**TASK TO CARRY OUT**
Please extract every line of the data below that contains the word "sugar". Matches must have the same capitalization.

**ENTRIES**
= = = =

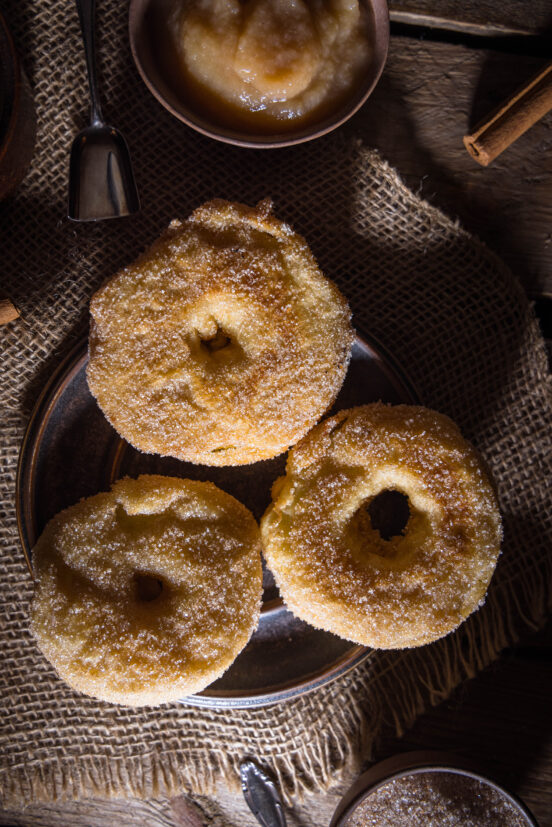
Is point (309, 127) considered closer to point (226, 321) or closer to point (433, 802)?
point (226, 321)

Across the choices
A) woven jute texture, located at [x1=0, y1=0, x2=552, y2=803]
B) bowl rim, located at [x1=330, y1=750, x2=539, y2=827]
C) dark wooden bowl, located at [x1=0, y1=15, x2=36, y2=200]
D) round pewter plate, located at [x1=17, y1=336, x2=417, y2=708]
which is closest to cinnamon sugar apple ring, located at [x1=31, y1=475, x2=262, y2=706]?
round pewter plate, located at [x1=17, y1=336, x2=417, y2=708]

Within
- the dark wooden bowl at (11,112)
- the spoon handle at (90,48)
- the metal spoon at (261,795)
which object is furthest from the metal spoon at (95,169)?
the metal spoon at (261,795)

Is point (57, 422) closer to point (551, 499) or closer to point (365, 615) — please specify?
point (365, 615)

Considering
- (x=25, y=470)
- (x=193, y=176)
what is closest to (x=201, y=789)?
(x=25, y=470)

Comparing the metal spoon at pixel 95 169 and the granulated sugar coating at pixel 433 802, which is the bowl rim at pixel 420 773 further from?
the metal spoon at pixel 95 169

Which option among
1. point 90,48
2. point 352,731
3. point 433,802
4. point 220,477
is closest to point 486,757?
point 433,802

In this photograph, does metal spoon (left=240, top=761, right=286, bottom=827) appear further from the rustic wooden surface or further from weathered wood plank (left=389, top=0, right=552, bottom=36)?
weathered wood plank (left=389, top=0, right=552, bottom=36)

= = = =

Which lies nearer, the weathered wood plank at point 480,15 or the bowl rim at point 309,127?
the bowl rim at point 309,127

= = = =

**RESPONSE TO THIS EXERCISE**
which is closest to cinnamon sugar apple ring, located at [x1=31, y1=475, x2=262, y2=706]?
Comparing the metal spoon at pixel 95 169 and the granulated sugar coating at pixel 433 802, which is the bowl rim at pixel 420 773 further from?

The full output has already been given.